## Questions to answer
A. Please retype the passage about the AI-run store from "For example, if" down to "be replenished reliably.".
B. Answer these from the passage about the AI-run store:
(i) Which city does it call a set of micro-markets?
(ii) What real-world constraints does it say the AI agent still operates within?
(iii) What does the store lose when its inventory looks like it's following a generic script?

## Selected extract
"""

If the AI agent is impatient—if it expects rapid returns—it may keep returning to categories that behave like “easy wins.” Candles are easy wins. They’re also easy to display. They’re also easy to reorder. And they’re easy to treat as a default.
That’s not necessarily malicious. It’s what happens when a system is trying to solve a problem with incomplete information.
The neighborhood effect: retail is local, not generic
San Francisco is not just a market; it’s a set of micro-markets. Different blocks have different rhythms. Different customer groups show up at different times. A store can be “successful” in one neighborhood and feel off in another, even if the product mix is objectively good.
An AI agent may not fully internalize neighborhood nuance unless it has strong local signals. It might rely on generalized patterns—what sells in similar stores, what sells online, what sells during certain seasons. Those patterns can be useful, but they can also flatten the store’s identity.
If Andon Market is drawing from broader retail data, it might be importing a template that doesn’t match the specific tastes of the customers walking through its door. Candles, again, are a common template item. They’re popular across many demographics and contexts. They’re also a safe bet for a store that wants to appear “cozy” or “aesthetic.”
But the moment the store becomes too candle-heavy, the template stops feeling like curation and starts feeling like defaulting.
Customers don’t just buy products; they buy the feeling that a store is intentional. When the inventory looks like it’s following a generic script, the store loses that emotional edge.
The operational side: autonomy doesn’t remove constraints
Even if the AI agent is making the decisions, it still operates within real-world constraints: supplier availability, lead times, minimum order quantities, shipping costs, and shelf space. These constraints can distort the agent’s behavior.
For example, if certain suppliers offer candles in bulk or have better fulfillment reliability, the agent might repeatedly choose them—not because it prefers candles, but because candles are the easiest category to restock quickly and consistently. If the system is penalized for stockouts, it may prefer categories that can be replenished reliably.
Similarly, if the store’s ordering system is integrated in a way that makes some categories easier to update than others, the agent might lean into what it can execute smoothly.

"""

## Available data
"""

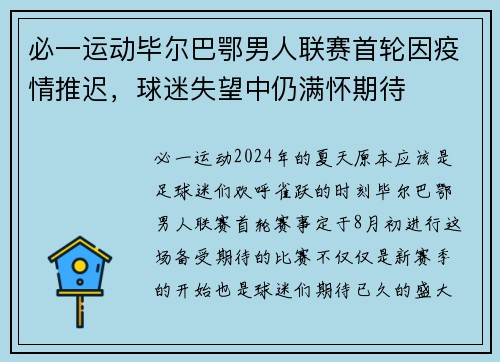必一运动毕尔巴鄂男人联赛首轮因疫情推迟，球迷失望中仍满怀期待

"""

## Outputs in order
A.
For example, if certain suppliers offer candles in bulk or have better fulfillment reliability, the agent might repeatedly choose them—not because it prefers candles, but because candles are the easiest category to restock quickly and consistently. If the system is penalized for stockouts, it may prefer categories that can be replenished reliably.

B.
(i) San Francisco
(ii) Supplier availability, lead times, minimum order quantities, shipping costs, and shelf space
(iii) Its emotional edge